Base coffee implementation:

public class SimpleCoffee implements Coffee {

    @Override
    public double getCost() {
        return 100;
    }

    @Override
    public String getDescription() {
        return "Simple Coffee";
    }
}

Abstract decorator:

public abstract class CoffeeDecorator implements Coffee {

    protected Coffee coffee;

    public CoffeeDecorator(Coffee coffee) {
        this.coffee = coffee;
    }

    @Override
    public double getCost() {
        return coffee.getCost();
    }

    @Override
    public String getDescription() {
        return coffee.getDescription();
    }
}

Milk decorator:

public class MilkDecorator extends CoffeeDecorator {

    public MilkDecorator(Coffee coffee) {
        super(coffee);
    }

    @Override
    public double getCost() {
        return super.getCost() + 50;
    }

    @Override
    public String getDescription() {
        return super.getDescription() + ", Milk";
    }
}

Sugar decorator:

public class SugarDecorator extends CoffeeDecorator {
    @override
    double getCost() {
        return coffee.getCost() + 20.00;
    }
    
    @override
    String getDescription() {
        return coffee.getDescription + ", Sugar";
    }  
}

Whip decorator:

public class WhipDecorator extends CoffeeDecorator {
    @override
    double getCost() {
        return coffee.getCost() + 70.00;
    }
    
    @override
    String getDescription() {
        return coffee.getDescription + ", Whip";
    }  
}

Building a Coffee

public class Main {
    public static void main(String[] args) {
        Coffee coffee = new SimpleCoffee();
        print(coffee);
        coffee = new MilkDecorator(coffee);
        print(coffee);
        coffee = new SugarDecorator(coffee);
        print(coffee);
        coffee = new WhipDecorator(coffee);
        print(coffee);

        Coffee special = new WhipDecorator(
                         new SugarDecorator(
                         new MilkDecorator{
                         new SimpleCoffee())));
        print(special);
    }
}
Coffee coffee =
    new WhipDecorator(
        new SugarDecorator(
            new MilkDecorator(
                new SimpleCoffee()
            )
        )
    );

Visually:

WhipDecorator
      ↓
SugarDecorator
      ↓
MilkDecorator
      ↓
SimpleCoffee

When getCost() is called, each layer contributes its own cost.

Simple Coffee = 100
Milk          = +50
Sugar         = +20
Whip          = +70
-------------------
Total         = 240

The client only interacts with the outermost object and remains unaware of the internal chain.

Why Decorator Works Well

Runtime Flexibility

Features can be added dynamically.

coffee = new MilkDecorator(coffee);

Avoids Class Explosion

We don't need separate classes for every topping combination.

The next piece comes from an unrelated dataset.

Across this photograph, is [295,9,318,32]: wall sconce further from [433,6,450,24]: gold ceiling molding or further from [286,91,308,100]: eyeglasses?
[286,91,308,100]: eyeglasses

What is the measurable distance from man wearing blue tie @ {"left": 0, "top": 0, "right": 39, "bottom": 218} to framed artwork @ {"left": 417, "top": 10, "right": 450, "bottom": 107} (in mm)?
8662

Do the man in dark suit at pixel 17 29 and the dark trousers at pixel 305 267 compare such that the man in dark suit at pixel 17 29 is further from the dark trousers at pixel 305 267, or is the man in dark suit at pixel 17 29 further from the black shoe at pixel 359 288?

Follows Open-Closed Principle

Existing classes remain unchanged while new functionality can be added through new decorators.

Encourages Composition

Behavior is assembled from small reusable components rather than inherited from large hierarchies.

Tradeoffs

Decorator is not free.

A heavily decorated object can become deeply nested:

new WhipDecorator(
    new SugarDecorator(
        new MilkDecorator(
            new SimpleCoffee()
        )
    )
);

This can make debugging slightly harder because method calls pass through multiple layers.

Also, the order of decorators can matter in some scenarios, especially when decorators modify behavior rather than simply add values.

Summary

The Decorator Pattern is a clean way to extend functionality without modifying existing classes. It replaces rigid inheritance hierarchies with flexible composition, making systems easier to extend as requirements evolve.

Whenever you see many subclasses being created just to support different combinations of features, it is often a sign that a decorator-based design may be a better solution.